Cette scène apporte une révélation importante dans l’évangile de Marc qui jusqu’ici avait souligné la question: Qui est cet homme? D’abord on était frappé parce qu’il parlait avec autorité, c’est-à-dire comme quelqu’un qui avait  une connaissance des choses de Dieu comme nul autre.(1,27) Tous sont stupéfaits de le voir guérir un paralysé mais d’autres, en même temps, se demandent comment peut-il oser déclarer que les péchés sont pardonnés .  (2,12) Comment peut-il se permettre de manger avec les publicains et les pécheurs. (2,16) Même les disciples frissonnent et se demandent: Qui est donc celui-là que même le vent et la mer lui obéissent? (4,41) L’identité que les gens de Nazareth connaissent, le charpentier, le fils de Marie, n’explique pas cette sagesse qu’il possède. (6,3) On essaie de le définir: c’est un prophète comme les autres, c’est Élie, c’est un nouveau Jean Baptiste (pour Hérode). (6,14; 8,28) Finalement, à la question posée par Jésus, c’est Pierre qui répond au nom des Douze: Tu es le Christ. C’est le titre pour caractériser un envoyé de Dieu pour libérer et sauver. Jésus accepte le titre mais immédiatement le clarifie en déclarant que sa mission passe par la Passion.

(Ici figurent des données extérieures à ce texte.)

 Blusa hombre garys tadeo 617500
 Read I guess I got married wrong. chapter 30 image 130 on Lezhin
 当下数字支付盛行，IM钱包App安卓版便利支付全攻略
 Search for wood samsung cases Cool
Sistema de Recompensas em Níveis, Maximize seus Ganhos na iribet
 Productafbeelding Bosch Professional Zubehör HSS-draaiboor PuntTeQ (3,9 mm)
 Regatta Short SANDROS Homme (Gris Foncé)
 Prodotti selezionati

Or, la scène aujourd’hui vient révéler un aspect caché et très important, celui de Fils de Dieu. Cette révélation était déjà venue du ciel au moment du baptême de Jésus. A ce moment-là, elle n’était pas adressée à la foule, ni même aux disciples mais à Jésus lui-même: “Tu es mon Fils bien-aimé, tu as toute ma faveur.” C’était la confirmation de sa mission. Ici, la parole est adressée aux disciples: “Celui-ci est mon Fils bien-aimé. Écoutez-le.” Celui qui est le Messie qui vient libérer et sauver, c’est le Fils de Dieu lui-même. Sa véritable identité est cachée dans son humanité mais elle est là, bien réelle et agissante. D’où l’injonction: Écoutez-le. Accueillez ses paroles; acceptez sa mission telle qu’il la vit. Ce sont les paroles et les actions du Fils de Dieu.

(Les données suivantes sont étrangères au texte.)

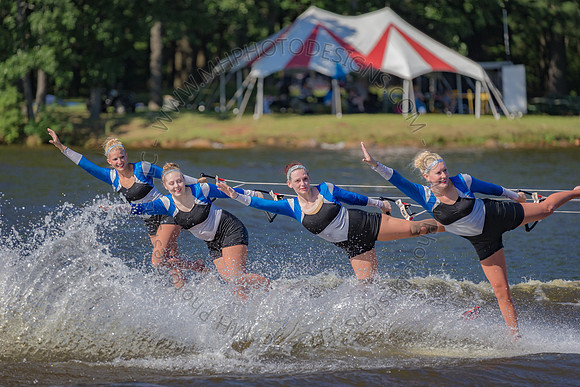 Aqua Skiers State Championship 2016-302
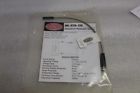 810169 Reed De Sta Co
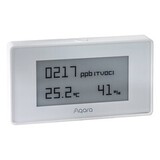 Датчик качества воздуха Aqara TVOC Air quality monitor AAQS-S01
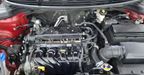 Kia Rio 1.6 LX Hatchback 2021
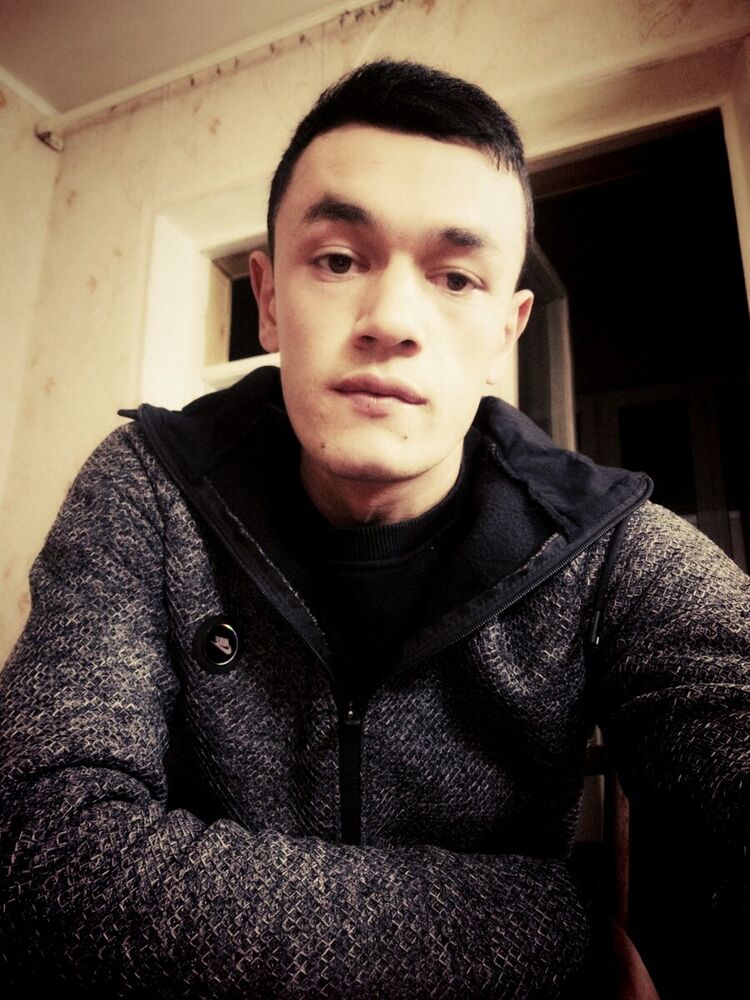 ���� 20948778 ������� ����, 32 ����, ���� ���������� � ��������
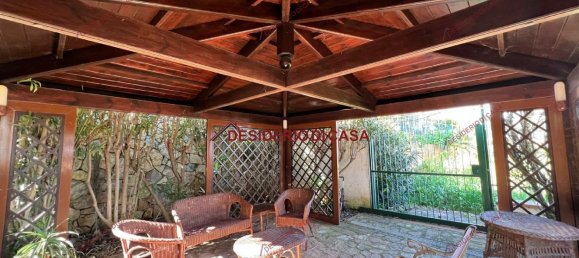 5-Zimmer Villa in Trabia, Italy, Nr. 71495 44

C’est évidemment seulement après la Résurrection que toute cette dimension sera perçue par les disciples. Pour le moment, c’est la vision de Jésus en gloire, la révélation de sa divinité. Pour cela, on accumule les éléments qui sont révélateurs de la présence divine dans de telles occasions. Jésus et ses disciples sont montés surune haute montagne: la montagne est un lieu de rencontre de Dieu comme pour Moïse au Sinaï et Elie à l’Horeb. Jésus est métamorphosé, dit le grec, devant ses disciples. Ses vêtements, qui représentent sa personne, deviennent resplendissants d’une blancheur sans pareille. Les vêtements blancs sont le signe des élus en présence de Dieu comme la luminosité est le signe de la gloire de Dieu qui accompagne l’ange du Seigneur lorsqu’il annonce la naissance de Jésus aux bergers. La présence de Moïse rappelle la présence de Dieu au Sinaï, le don de l’Alliance, la Loi, tandis qu’Élie représente les prophètes. Jésus amène à la perfection la Loi et les Prophètes.

Pierre est saisi de crainte. Cette crainte revient dans les expériences de la présence de la divinité. Il voudrait garder cette présence et fait une suggestion naïve de trois tentes pour garder les trois personnages. Une nuée vient les couvrir. La nuée dans l’Exode était le signe de la présence de Dieu qui guidait et protégeait son peuple. Elle est comme l’ombre qui est venue sur Marie au moment de l’Incarnation. C’est de cette présence que vient la parole: “Celui-ci est mon Fils bien-aimé. Écoutez-le.”

Ils redescendent de la montagne. C’est le retour à la vie normale et parfois brutale. C’est l’endroit aussi où vivent les lecteurs de Marc à Rome dans des temps difficiles. C’est là qu’on répond à la demande: “Écoutez-le.”